When Michigan legalized pot the prices sky rocketed. Black market went down due to the supply being more than the demand. The legal price stayed up there because of taxes, licenses, and overhead of all the hands that touch it have to make a profit before it is sold to the consumer.

You can say what you want, but when our government is arresting and charging people with crimes, then "legalize" and they become the non-criminal drug dealer making tons of profit via taxes, whos worse? The revenue just shifted from one shady person to a shady politician. I don't see that as a win.
 

Uglyrichie

Active Member
Sorry tried to find a local news report about a fentinyal bust they are daily here now. Government can't compete with cheap drugs and a rising tolerance
 

CatHedral

Well-Known Member
When Michigan legalized pot the prices sky rocketed. Black market went down due to the supply being more than the demand. The legal price stayed up there because of taxes, licenses, and overhead of all the hands that touch it have to make a profit before it is sold to the consumer.

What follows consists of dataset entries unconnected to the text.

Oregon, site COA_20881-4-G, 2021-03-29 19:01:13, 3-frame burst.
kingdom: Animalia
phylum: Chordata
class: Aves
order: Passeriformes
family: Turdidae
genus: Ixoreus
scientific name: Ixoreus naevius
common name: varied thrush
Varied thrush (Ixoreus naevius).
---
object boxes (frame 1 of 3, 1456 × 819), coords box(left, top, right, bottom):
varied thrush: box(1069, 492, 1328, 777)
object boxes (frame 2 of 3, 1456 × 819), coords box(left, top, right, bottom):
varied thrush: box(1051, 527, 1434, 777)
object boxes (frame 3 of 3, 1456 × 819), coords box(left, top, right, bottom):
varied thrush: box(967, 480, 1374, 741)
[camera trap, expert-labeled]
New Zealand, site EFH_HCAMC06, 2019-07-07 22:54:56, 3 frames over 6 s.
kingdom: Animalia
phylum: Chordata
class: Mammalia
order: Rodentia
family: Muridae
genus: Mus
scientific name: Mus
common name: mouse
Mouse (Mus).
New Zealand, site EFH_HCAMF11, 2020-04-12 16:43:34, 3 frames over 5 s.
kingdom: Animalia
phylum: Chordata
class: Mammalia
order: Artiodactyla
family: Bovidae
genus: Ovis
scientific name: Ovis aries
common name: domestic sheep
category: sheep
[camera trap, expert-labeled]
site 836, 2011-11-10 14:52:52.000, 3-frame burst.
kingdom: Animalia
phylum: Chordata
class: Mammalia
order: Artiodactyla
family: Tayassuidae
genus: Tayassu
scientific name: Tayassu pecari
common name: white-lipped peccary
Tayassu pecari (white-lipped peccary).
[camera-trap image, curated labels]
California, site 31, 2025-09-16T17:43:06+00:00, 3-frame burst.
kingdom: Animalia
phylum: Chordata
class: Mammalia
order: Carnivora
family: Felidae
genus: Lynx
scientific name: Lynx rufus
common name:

You can say what you want, but when our government is arresting and charging people with crimes, then "legalize" and they become the non-criminal drug dealer making tons of profit via taxes, whos worse? The revenue just shifted from one shady person to a shady politician. I don't see that as a win.
Interesting that you don’t touch the big benefit: undercutting the black market to the tune of billions per annum.

I disagree that politicians will make money by such a scheme. The agency running the program will be made of career public servants, like most of the Federal apparatus.

As for pot prices, that is a racket and arguably a cartel. That will change, possibly slowly.